_EXERCISE DIRECTIONS_.
Return the lines of the material below exactly, beginning with the line that has "BIODERMA Pigmentbio H2O Agua Micelar 250 ml" in it and finishing with the line that has "Накладка двери передней" in it. Leave all pictures aside.

_RECORD EXTRACTS_.
* * * * *

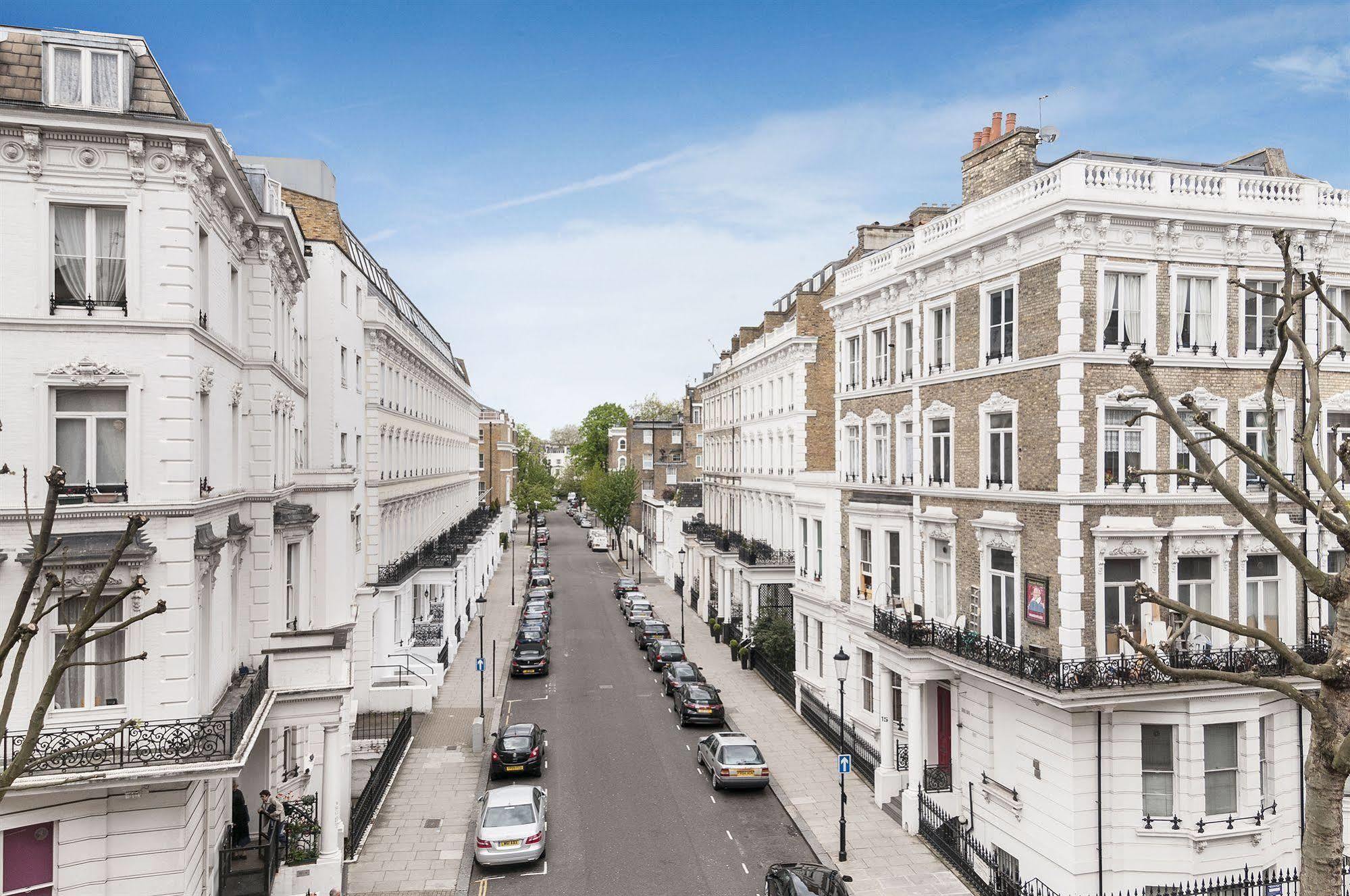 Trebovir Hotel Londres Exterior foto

* * * * *

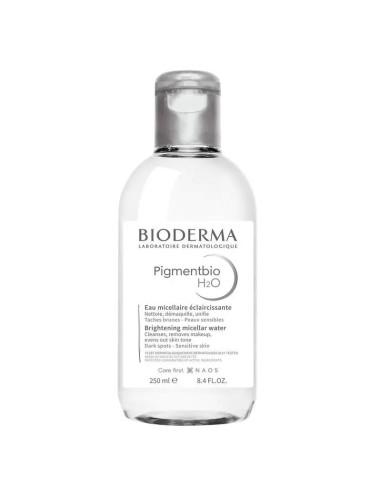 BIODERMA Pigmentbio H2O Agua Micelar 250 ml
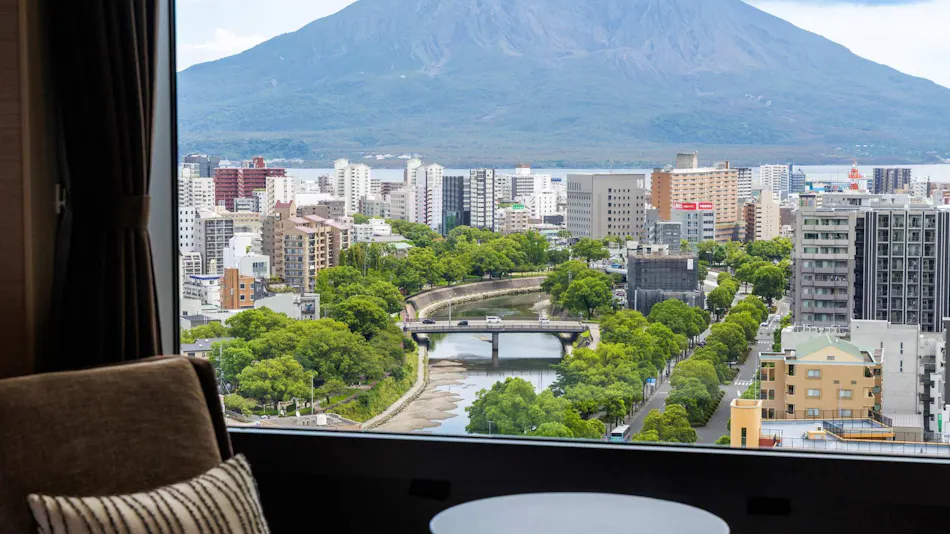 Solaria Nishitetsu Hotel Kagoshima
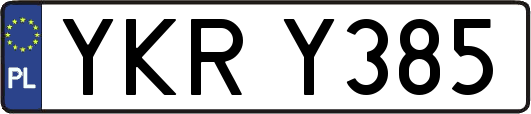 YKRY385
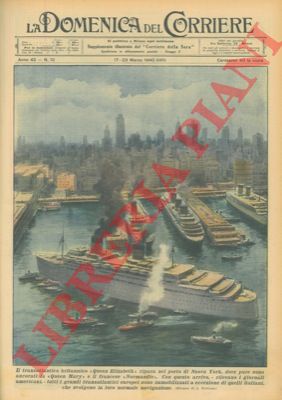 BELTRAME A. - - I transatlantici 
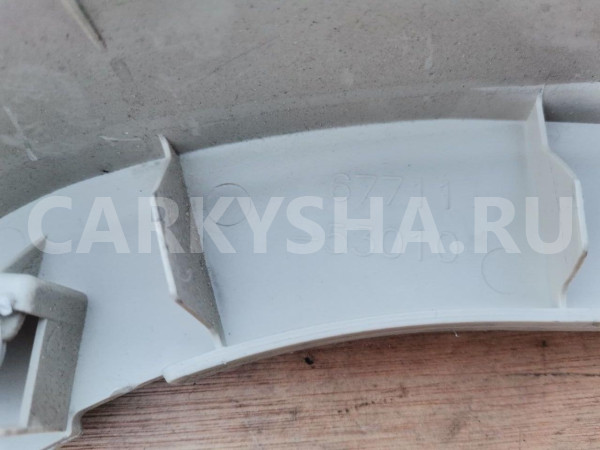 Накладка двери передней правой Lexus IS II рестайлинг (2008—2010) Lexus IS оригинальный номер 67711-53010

* * * * *

_SOLUTION TO THIS PROBLEM_.
 BIODERMA Pigmentbio H2O Agua Micelar 250 ml
 Solaria Nishitetsu Hotel Kagoshima
 YKRY385
 BELTRAME A. - - I transatlantici 
 Накладка двери передней правой Lexus IS II рестайлинг (2008—2010) Lexus IS оригинальный номер 67711-53010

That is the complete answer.